WORK INSTRUCTIONS:
In the entries below, find the line with "genus: Raphicerus" and the line with "scientific name: Aepyceros melampus". Reproduce those two lines and every line between them exactly, and nothing more.

RECORDS:
--- START ---

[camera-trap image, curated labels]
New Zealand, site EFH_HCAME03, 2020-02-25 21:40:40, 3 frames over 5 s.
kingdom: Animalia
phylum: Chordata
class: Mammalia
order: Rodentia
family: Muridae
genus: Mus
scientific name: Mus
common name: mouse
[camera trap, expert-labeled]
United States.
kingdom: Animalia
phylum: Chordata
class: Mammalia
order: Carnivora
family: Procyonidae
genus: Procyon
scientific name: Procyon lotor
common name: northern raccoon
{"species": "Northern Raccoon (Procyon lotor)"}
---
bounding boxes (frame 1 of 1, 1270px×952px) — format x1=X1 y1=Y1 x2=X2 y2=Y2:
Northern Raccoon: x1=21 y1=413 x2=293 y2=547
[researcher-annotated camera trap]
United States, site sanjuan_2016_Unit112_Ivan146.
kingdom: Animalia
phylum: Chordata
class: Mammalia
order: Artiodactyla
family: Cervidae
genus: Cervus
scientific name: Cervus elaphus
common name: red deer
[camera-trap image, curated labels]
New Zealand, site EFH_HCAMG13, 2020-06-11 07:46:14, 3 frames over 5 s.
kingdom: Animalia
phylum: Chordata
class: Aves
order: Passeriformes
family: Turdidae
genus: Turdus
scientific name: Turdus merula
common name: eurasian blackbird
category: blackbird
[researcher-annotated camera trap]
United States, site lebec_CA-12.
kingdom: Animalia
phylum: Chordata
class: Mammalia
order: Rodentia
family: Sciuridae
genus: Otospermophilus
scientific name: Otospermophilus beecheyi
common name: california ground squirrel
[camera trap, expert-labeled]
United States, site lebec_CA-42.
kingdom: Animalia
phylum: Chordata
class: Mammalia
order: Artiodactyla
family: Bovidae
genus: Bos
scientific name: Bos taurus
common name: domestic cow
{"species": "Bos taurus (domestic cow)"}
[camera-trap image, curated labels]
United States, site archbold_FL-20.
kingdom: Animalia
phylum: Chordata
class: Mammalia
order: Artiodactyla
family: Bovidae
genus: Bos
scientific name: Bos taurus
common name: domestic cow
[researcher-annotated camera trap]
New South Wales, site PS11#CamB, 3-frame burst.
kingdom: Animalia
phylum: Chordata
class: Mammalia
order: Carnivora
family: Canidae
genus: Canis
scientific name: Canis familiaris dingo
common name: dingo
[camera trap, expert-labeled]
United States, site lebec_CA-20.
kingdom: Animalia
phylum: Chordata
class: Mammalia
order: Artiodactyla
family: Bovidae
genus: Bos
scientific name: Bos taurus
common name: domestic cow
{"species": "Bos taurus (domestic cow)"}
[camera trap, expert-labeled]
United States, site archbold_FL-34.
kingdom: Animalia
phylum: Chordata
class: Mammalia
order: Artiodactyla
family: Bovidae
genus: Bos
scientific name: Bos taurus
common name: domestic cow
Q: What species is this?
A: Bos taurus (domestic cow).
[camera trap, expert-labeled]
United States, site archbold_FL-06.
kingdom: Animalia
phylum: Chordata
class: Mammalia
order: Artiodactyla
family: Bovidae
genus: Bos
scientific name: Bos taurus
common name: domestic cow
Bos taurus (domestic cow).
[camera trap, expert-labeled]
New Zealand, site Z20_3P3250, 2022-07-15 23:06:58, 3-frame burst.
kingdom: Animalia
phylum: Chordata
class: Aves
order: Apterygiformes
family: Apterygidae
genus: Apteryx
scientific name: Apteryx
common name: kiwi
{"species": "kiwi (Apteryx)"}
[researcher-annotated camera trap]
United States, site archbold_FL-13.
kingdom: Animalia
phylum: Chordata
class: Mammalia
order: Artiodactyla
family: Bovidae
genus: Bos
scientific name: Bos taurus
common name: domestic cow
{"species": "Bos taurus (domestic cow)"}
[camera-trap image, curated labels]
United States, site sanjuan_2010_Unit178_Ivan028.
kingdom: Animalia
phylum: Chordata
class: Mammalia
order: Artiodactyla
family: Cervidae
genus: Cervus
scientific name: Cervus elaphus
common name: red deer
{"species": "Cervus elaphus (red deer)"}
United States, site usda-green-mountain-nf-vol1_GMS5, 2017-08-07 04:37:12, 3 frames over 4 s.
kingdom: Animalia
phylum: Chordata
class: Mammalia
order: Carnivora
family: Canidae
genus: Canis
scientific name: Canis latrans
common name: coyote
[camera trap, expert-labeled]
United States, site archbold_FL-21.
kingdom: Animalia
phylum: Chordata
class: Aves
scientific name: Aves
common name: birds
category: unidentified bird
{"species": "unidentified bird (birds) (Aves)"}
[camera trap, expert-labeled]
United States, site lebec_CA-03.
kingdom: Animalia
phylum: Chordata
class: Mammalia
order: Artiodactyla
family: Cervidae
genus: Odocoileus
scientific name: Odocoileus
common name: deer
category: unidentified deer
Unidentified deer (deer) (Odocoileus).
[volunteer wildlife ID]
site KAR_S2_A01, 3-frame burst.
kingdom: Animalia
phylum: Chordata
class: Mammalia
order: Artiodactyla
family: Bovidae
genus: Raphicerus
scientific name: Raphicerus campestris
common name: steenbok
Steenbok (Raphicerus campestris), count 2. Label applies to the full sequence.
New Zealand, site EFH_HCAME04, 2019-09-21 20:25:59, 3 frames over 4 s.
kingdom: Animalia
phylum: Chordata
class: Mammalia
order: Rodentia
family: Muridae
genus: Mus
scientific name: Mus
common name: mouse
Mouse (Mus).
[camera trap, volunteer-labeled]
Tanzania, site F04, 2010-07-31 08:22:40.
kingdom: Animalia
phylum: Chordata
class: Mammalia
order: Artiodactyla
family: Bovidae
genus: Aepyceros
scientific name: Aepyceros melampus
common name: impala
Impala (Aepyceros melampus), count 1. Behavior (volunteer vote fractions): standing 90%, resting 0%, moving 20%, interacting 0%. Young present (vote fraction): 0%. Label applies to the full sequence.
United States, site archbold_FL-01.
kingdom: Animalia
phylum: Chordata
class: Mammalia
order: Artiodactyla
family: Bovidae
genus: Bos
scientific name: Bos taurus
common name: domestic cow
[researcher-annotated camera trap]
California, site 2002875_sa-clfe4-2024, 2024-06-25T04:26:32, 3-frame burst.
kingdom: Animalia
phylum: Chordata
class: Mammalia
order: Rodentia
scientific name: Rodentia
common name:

--- END ---

RESPONSE:
genus: Raphicerus
scientific name: Raphicerus campestris
common name: steenbok
Steenbok (Raphicerus campestris), count 2. Label applies to the full sequence.
New Zealand, site EFH_HCAME04, 2019-09-21 20:25:59, 3 frames over 4 s.
kingdom: Animalia
phylum: Chordata
class: Mammalia
order: Rodentia
family: Muridae
genus: Mus
scientific name: Mus
common name: mouse
Mouse (Mus).
[camera trap, volunteer-labeled]
Tanzania, site F04, 2010-07-31 08:22:40.
kingdom: Animalia
phylum: Chordata
class: Mammalia
order: Artiodactyla
family: Bovidae
genus: Aepyceros
scientific name: Aepyceros melampus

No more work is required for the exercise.